## THE TASK
Pick out every line below that contains the word "Often" and copy each of those lines. Matching is case-sensitive.

## DATA FOR THIS TASK
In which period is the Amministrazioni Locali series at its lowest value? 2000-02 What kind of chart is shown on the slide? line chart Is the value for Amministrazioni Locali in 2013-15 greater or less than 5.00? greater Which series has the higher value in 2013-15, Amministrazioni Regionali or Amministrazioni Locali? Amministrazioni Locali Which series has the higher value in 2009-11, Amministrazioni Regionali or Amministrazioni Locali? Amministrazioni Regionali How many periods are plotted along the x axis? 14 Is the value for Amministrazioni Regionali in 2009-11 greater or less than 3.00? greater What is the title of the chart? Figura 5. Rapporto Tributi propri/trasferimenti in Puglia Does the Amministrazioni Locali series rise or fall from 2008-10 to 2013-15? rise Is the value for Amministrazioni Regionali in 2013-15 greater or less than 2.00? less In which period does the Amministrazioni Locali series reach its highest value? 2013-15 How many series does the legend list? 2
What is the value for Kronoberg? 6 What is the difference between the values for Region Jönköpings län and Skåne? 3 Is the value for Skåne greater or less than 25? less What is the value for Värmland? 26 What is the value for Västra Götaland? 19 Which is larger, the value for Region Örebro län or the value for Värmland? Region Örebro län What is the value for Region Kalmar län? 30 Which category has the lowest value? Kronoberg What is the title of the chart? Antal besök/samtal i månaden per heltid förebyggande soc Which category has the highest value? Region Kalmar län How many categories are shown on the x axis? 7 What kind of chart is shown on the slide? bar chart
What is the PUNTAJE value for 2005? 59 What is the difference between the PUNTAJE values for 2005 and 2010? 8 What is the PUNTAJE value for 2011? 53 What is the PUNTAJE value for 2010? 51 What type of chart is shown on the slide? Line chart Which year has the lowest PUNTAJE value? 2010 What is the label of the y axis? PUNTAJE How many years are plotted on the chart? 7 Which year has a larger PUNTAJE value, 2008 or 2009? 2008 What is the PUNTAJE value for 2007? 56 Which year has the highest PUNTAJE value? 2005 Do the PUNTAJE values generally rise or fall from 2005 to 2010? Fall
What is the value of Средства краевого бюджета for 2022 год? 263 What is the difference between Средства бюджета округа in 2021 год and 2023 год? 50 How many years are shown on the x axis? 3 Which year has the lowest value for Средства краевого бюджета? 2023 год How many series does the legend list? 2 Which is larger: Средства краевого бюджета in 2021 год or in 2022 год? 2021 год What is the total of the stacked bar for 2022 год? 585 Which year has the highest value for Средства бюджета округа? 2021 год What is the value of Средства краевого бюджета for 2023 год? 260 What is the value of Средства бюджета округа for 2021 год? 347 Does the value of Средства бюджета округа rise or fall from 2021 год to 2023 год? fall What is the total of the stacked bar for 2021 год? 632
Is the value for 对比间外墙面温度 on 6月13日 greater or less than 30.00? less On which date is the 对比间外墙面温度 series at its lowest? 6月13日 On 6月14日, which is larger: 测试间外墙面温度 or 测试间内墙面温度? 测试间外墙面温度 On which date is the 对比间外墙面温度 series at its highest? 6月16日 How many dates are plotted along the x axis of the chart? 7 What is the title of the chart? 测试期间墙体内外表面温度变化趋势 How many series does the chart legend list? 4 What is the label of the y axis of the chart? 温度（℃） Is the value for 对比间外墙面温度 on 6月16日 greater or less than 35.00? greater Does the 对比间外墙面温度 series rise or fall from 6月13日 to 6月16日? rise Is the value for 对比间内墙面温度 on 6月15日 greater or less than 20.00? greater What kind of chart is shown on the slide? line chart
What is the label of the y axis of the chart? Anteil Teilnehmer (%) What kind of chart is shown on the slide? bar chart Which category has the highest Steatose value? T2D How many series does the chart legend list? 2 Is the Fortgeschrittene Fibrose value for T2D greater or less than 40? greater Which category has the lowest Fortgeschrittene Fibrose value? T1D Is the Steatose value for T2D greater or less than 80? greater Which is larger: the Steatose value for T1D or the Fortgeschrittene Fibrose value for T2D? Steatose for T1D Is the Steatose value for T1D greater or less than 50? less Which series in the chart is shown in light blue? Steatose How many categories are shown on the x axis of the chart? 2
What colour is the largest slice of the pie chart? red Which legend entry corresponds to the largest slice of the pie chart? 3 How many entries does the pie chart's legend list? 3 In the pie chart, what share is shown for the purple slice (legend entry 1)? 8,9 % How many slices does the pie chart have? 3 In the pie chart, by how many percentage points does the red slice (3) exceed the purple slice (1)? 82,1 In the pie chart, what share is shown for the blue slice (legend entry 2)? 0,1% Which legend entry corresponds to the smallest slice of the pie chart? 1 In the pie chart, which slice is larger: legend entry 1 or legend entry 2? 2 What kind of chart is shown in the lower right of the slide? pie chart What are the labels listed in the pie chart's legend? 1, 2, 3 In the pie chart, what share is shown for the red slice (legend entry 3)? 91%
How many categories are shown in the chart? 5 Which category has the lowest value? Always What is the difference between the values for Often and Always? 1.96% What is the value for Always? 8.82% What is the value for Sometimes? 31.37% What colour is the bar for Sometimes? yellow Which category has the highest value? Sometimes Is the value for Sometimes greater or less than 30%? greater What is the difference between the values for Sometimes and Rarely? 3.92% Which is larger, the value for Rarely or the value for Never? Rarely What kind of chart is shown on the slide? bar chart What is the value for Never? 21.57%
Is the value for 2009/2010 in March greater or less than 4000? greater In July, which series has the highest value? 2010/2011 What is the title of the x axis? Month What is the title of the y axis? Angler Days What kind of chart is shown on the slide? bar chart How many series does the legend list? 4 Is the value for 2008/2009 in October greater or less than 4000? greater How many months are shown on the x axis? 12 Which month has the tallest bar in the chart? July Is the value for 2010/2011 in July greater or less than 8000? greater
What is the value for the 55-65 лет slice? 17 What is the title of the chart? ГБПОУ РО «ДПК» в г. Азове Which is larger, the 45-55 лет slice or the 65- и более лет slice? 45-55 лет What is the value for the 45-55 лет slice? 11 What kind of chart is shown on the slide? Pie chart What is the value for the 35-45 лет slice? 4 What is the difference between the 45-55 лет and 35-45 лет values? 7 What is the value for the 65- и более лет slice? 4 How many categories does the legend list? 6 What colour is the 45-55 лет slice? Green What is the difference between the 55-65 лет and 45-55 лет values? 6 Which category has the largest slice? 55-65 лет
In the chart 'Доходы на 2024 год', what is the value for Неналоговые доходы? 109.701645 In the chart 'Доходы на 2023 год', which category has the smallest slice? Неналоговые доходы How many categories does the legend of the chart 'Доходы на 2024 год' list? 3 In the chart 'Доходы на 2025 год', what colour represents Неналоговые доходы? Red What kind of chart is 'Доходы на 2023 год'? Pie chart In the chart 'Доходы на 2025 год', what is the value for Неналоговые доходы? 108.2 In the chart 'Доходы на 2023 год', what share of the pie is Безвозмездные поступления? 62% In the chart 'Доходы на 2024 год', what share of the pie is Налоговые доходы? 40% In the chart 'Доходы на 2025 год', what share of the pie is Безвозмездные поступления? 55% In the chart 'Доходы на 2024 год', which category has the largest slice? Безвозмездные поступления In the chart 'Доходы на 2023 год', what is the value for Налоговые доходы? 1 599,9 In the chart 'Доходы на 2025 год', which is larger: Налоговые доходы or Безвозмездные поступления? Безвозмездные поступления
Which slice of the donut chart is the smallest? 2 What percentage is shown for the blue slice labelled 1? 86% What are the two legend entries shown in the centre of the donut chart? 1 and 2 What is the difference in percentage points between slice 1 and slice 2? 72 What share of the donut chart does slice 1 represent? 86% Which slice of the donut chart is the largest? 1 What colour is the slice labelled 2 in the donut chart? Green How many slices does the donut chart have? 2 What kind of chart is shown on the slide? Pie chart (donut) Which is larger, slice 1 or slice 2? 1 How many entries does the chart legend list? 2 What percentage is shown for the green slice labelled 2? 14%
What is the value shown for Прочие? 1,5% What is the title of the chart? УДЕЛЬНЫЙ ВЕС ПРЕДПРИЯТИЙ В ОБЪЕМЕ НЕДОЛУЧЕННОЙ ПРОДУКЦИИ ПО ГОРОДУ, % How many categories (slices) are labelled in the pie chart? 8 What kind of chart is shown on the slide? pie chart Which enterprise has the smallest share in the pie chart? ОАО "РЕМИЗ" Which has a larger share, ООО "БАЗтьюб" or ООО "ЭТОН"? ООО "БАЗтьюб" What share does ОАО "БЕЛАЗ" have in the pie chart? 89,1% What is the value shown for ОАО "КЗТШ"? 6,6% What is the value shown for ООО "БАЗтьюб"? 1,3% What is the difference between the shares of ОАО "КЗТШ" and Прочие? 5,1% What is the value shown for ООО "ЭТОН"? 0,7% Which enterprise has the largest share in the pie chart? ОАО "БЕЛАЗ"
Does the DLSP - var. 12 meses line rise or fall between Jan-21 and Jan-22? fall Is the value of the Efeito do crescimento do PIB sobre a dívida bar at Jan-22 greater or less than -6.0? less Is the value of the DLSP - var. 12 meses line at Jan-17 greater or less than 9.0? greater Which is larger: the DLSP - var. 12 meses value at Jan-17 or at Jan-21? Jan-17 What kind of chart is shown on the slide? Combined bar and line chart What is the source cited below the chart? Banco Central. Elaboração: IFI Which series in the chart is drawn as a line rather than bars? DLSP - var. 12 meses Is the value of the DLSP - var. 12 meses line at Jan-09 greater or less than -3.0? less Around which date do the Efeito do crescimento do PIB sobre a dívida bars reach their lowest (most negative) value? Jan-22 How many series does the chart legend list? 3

## YOUR SOLUTION
How many categories are shown in the chart? 5 Which category has the lowest value? Always What is the difference between the values for Often and Always? 1.96% What is the value for Always? 8.82% What is the value for Sometimes? 31.37% What colour is the bar for Sometimes? yellow Which category has the highest value? Sometimes Is the value for Sometimes greater or less than 30%? greater What is the difference between the values for Sometimes and Rarely? 3.92% Which is larger, the value for Rarely or the value for Never? Rarely What kind of chart is shown on the slide? bar chart What is the value for Never? 21.57%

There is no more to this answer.